Yes, certain snaps might have value in showing us what’s really going on in the world and why we should care. It’s important to note that Counterfuture never explicitly sets out its aims as reportage, or humanising war. It is, however, billed as being “devoted to the research, analysis and preservation of the visual culture of organised crime, terrorism and modern warfare.” Why, then, run with an aesthetic shared by many other accounts with similarly rabid and vast followings (@supremejesuslover, @Gag Reflex and Ben Ditto’s personal account, to name a few)? It gave me the sense that, even if I’m told otherwise, this is part of a growing “hip” or fashionable aesthetic, a signifier of a strange corner of the internet that’s somehow now cool—kinda sexy, kinda edgy, hella “transgressive”—in a Reddit bro-leaning way.
There is an argument that in our supposedly progressive society we’re moving backwards; that in shielding ourselves and one another from anything potentially offensive, we’ve become collectively swaddled in cotton wool.
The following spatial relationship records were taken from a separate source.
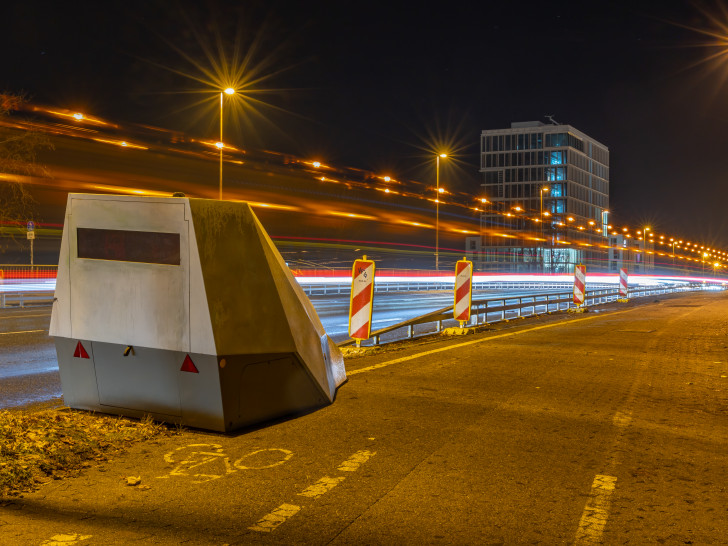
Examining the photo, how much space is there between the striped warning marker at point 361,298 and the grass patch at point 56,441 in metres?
5.89

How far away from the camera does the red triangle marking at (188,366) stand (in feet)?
20.3

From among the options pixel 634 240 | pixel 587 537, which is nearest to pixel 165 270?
pixel 587 537

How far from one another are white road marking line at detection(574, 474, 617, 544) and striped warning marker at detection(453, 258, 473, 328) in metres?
10.6

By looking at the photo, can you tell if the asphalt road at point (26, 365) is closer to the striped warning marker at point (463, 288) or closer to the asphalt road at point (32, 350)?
the asphalt road at point (32, 350)

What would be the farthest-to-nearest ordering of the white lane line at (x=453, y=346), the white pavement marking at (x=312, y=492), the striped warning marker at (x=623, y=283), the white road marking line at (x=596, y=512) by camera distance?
the striped warning marker at (x=623, y=283)
the white lane line at (x=453, y=346)
the white pavement marking at (x=312, y=492)
the white road marking line at (x=596, y=512)

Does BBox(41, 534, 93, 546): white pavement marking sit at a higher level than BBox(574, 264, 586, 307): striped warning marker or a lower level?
lower

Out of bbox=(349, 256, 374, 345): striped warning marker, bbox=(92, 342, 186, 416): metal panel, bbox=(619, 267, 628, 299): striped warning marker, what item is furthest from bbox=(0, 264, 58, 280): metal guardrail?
bbox=(619, 267, 628, 299): striped warning marker

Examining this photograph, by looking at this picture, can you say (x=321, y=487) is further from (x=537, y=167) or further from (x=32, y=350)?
(x=537, y=167)

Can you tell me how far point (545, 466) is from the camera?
5.39 metres

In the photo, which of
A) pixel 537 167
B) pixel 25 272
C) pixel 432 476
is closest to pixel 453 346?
pixel 432 476

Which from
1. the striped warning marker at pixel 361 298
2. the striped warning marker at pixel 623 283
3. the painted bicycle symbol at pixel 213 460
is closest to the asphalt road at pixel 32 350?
the painted bicycle symbol at pixel 213 460

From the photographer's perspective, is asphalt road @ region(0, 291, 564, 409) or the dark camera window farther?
asphalt road @ region(0, 291, 564, 409)

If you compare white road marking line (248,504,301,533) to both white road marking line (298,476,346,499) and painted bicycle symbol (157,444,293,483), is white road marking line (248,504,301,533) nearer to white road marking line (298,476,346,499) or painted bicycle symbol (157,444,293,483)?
white road marking line (298,476,346,499)

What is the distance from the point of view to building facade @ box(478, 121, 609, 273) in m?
120
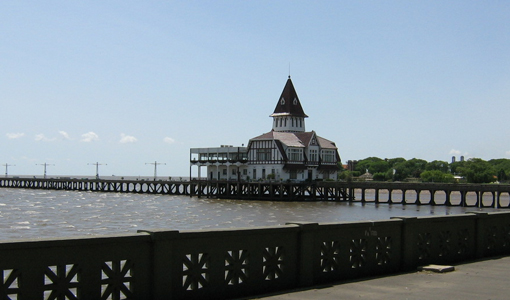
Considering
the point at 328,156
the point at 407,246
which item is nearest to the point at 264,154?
the point at 328,156

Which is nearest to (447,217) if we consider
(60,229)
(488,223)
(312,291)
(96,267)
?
(488,223)

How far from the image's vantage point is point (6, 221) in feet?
133

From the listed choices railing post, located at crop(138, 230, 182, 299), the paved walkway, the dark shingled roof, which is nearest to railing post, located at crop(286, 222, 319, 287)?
the paved walkway

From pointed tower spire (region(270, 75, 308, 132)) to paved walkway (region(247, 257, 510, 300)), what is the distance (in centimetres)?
7727

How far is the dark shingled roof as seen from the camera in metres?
88.9

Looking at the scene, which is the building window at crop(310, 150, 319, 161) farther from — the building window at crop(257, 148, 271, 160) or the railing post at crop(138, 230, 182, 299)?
the railing post at crop(138, 230, 182, 299)

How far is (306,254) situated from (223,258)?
5.40 ft

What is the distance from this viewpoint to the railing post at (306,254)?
9844 mm

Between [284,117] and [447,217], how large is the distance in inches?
3019

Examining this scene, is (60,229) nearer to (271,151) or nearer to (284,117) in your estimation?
(271,151)

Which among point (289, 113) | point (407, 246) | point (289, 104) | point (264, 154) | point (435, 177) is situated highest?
point (289, 104)

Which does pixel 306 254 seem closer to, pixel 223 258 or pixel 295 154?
pixel 223 258

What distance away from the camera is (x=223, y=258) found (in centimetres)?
888

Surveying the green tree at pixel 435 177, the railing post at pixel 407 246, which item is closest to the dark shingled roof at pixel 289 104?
the green tree at pixel 435 177
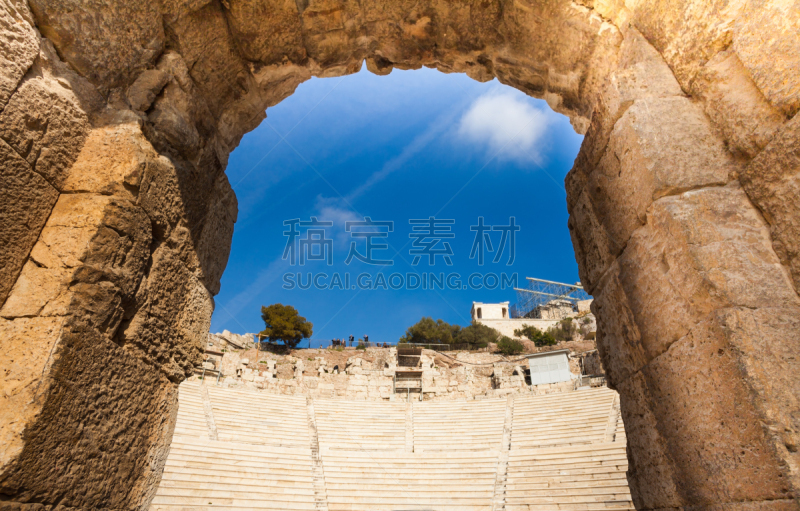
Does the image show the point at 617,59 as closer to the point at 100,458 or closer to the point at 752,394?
the point at 752,394

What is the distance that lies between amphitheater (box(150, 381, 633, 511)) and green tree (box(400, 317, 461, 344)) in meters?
19.2

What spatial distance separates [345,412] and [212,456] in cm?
730

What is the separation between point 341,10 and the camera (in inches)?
125

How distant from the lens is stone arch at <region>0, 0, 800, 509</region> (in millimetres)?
1762

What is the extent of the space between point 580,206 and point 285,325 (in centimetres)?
3342

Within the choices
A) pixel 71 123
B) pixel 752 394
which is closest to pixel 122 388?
pixel 71 123

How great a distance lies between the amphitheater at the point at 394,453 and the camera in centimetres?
1238

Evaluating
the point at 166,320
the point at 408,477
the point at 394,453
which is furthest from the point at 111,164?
the point at 394,453

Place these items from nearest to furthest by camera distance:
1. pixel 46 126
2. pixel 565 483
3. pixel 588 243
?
pixel 46 126 → pixel 588 243 → pixel 565 483

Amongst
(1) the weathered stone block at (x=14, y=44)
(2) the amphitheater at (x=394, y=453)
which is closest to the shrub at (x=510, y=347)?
(2) the amphitheater at (x=394, y=453)

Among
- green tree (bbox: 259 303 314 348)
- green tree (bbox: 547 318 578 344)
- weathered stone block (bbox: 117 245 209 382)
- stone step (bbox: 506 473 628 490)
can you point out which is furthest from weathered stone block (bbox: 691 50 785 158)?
green tree (bbox: 547 318 578 344)

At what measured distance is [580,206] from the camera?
128 inches

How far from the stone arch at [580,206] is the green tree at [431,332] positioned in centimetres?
3840

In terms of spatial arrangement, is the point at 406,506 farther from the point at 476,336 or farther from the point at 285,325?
the point at 476,336
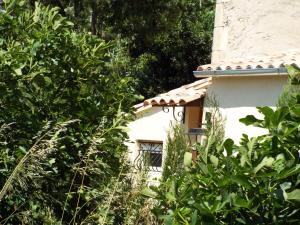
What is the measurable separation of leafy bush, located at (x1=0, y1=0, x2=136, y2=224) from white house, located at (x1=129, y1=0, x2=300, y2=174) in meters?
3.02

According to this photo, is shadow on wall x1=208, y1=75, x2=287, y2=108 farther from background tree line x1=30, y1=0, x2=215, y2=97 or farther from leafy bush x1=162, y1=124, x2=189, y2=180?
background tree line x1=30, y1=0, x2=215, y2=97

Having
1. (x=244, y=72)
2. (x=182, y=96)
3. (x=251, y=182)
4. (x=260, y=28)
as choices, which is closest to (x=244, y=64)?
(x=244, y=72)

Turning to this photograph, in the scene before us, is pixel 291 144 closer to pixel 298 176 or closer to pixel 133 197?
pixel 298 176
That this cocoon does little other than blind us from the atrocities that surround us, negating our awareness and willingness to do anything about them.
“What does it tell us if images of brutality and even death jostle alongside those with erotic intent, and those just for internet lols?”
But if these images of brutality and even death jostle for attention alongside those with erotic intent, and those that are about little more than internet “lols”, what does that tell us about how and what we consume online? Viewed through the rapid-fire, fast-paced vernacular of Instagram, what do they become? Are they nullified or made more powerful? It feels dangerous to conflate conflict and titillation, even if a case can be made for presenting each individual image. It feels shocking, and not in a progressive or transgressive way, but in such a way that makes me as a viewer uncomfortable.
As for what Counterfuture themselves had to say, questions were sent to them that ranged from the banal (how the collective works and its relationship with Ditto Press) to the art-based (their aesthetic and their mission statement) to the more philosophical (what they would say to the suggestion that theirs is a language of titillation). Freeman of Ditto Press tells me that they have “politely declined” to answer any of them.